Wellington Retail Market Snapshot Q1 2019
Wellington’s Retail market has continued to face structural changes as consumers alter the way they shop, with a number of trends impacting brick and mortar retailers across NZ.
Similarly to the office and industrial markets, we have seen a preference for higher grade stock. This has then created a divergence between prime and secondary assets with regards to demand, rental pricing, vacancy and investment preference. Additionally, we expect the increased demand for food and beverage will continue while traditional retailers are unable to adapt.
We expect supply to increase some 5,000 sqm in late 2019 and into early 2020. This includes the development of 16-20 Willis Street, Stewart Dawson’s corner and the old Farmer’s store in the Southern CBD, which will cater to a range of occupiers.
Ongoing refurbishment and demolition of damaged and low NBS rated buildings will continue to ensure stock trickles into the market, typically returning at a higher grade than at the time of withdrawal.
Rents in both prime and secondary retail assets have stayed flat from June 2018, keeping their $2,425 and $775 psm values respectively.
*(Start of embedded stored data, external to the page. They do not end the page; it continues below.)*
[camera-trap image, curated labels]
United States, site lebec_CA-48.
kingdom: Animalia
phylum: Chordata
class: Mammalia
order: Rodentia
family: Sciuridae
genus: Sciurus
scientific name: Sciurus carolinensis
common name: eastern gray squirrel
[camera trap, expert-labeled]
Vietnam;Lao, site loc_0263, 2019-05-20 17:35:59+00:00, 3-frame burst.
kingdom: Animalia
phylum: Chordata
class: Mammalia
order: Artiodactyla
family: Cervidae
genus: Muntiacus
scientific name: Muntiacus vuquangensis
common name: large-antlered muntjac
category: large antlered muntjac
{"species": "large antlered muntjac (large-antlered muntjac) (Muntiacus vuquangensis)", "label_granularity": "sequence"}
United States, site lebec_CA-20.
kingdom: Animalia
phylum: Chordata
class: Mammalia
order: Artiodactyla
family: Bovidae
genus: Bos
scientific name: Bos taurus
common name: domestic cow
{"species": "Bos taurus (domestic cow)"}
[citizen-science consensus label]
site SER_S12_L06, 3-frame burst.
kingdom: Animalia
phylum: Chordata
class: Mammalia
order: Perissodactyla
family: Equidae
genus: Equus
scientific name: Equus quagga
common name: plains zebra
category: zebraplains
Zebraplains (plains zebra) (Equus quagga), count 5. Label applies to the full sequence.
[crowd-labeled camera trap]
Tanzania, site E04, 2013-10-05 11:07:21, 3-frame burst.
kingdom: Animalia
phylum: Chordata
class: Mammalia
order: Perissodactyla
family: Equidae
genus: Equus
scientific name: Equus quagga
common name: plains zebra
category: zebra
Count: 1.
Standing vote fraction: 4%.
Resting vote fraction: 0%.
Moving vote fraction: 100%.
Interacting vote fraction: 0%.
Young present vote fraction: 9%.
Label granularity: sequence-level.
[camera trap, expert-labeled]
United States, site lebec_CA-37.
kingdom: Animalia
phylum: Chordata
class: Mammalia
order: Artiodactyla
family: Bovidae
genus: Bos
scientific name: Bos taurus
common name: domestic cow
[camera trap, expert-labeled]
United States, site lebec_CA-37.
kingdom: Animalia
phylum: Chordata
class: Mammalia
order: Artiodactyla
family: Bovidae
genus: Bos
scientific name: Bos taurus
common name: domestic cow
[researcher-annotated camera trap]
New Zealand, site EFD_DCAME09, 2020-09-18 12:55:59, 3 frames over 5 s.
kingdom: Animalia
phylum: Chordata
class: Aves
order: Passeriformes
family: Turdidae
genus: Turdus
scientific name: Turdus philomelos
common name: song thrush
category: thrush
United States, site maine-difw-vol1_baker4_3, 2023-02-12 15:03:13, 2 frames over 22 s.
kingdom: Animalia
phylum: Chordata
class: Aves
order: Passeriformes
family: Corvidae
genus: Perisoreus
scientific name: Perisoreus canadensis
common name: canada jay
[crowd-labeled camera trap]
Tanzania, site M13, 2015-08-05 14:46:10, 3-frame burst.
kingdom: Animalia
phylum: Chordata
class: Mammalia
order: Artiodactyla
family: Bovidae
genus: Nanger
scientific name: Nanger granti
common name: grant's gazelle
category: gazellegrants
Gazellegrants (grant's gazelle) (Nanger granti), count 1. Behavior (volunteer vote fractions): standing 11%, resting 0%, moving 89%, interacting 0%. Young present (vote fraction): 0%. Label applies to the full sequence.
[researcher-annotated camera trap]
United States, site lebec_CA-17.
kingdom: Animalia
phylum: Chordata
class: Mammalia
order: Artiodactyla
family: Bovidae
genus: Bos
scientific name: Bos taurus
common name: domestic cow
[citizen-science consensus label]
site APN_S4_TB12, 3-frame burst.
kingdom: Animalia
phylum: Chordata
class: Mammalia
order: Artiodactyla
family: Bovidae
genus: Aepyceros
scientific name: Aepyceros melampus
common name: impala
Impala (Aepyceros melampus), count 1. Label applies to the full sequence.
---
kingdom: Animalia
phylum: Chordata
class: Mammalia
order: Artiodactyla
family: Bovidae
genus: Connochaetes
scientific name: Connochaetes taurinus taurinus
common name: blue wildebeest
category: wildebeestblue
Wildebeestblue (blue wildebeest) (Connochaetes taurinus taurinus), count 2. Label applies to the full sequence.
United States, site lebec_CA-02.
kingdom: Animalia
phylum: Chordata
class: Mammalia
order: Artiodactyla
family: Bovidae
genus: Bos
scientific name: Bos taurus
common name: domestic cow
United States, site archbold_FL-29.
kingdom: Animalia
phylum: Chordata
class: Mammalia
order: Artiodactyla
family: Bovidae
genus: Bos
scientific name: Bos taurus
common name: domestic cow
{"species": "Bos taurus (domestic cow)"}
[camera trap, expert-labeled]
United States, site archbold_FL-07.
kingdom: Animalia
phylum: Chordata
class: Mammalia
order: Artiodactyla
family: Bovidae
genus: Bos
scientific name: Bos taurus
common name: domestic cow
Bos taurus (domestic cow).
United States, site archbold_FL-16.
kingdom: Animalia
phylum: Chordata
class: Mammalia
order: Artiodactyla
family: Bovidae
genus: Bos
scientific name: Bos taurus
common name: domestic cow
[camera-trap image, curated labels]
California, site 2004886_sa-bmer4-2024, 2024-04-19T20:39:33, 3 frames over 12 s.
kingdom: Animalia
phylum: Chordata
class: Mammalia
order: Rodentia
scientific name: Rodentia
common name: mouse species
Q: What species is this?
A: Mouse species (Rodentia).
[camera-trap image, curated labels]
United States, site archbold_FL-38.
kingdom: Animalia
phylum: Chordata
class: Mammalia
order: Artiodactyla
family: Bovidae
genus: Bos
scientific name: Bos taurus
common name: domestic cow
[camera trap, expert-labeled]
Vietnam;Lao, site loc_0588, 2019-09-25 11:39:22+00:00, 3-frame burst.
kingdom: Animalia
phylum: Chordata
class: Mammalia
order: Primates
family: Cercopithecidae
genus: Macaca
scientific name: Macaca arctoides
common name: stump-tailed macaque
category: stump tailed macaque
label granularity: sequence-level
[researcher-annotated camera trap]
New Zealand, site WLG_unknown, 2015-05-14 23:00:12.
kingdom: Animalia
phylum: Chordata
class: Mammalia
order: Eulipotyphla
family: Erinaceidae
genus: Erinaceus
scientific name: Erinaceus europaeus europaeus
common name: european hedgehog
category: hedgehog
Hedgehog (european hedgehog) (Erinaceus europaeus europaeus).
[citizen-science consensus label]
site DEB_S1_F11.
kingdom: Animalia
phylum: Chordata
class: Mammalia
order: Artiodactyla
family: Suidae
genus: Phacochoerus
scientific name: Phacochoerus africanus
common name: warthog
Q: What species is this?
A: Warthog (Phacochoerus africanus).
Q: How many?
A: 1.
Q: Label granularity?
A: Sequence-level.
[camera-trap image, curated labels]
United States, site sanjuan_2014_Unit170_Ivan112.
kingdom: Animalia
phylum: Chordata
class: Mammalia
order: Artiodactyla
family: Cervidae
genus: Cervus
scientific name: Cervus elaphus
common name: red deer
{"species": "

Although, we predict that occupiers are looking to move toward better deals in upcoming accommodation reviews.
Primary yields have remained at 1H18 levels, with the average sitting at 7.13%, while secondary yields have stayed at 9.75%, unchanged since December 2011. Investors are becoming more cautious when it comes to retail assets, particularly those which will need costly improvements to increase NBS ratings or those outside of growth nodes and regional centres.